Annually, a committee chooses one or more former students from the OSG School according to the student’s advancements and research achievements with distributed high-throughput computing (dHTC). The OSG School teaches students how to harness HTC resources for their data collection and research needs. Koch, who served on the selection committee for the award, explains the committee looks for students who have taken what they learned at the OSG School and achieved great things with it, like tackling a research problem or writing workflows from scratch after coming in with little to no experience. Cartwright says committee members also look for applicants who can give back to the community. Both González and Tripathee embody what the selection committee looks for, Koch explains.
“What Jimena learned [from the OSG School] really helped her solve a problem that she wouldn’t have been able to solve before. Aashish is tackling both a niche field of research with these resources and also has been testing new features for us or letting us know when things aren’t working and has had this ongoing relationship with us.”
González will continue to use HTC to model the mass distribution of each galaxy that produces a gravitational lens. People previously performed the computing for these models by hand, but as the data accumulates, it becomes less feasible for humans to do this computing. To remedy this, González will use machine learning to do the modeling because it requires a great deal of computational power.
Tripathee plans to continue using the OSG’s resources on new data and to conduct deeper searches more quickly and efficiently. “With OSG, we didn’t have to fight and struggle for resources.

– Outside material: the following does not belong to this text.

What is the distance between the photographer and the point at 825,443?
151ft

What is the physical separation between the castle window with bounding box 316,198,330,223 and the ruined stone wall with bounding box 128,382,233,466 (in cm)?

Having this access to these extra resources allowed us to do searches that are more computationally costly and sensitive,” Tripathee says. “If I had never heard of OSG, I would have probably still performed similar searches but not to this depth or sensitivity because the number of features that I would have had access to would have been more limited.”
“Once I was at [HTC23], I understood what impact he [David Swanson] had on people, and not only in developing OSG, which was huge,” Gonzàlez notes. “It was shocking, that impact, but it was so very interesting to see people talking about him because it seemed like he was also a really good human being, a really good mentor, and really liked helping people and supporting people.”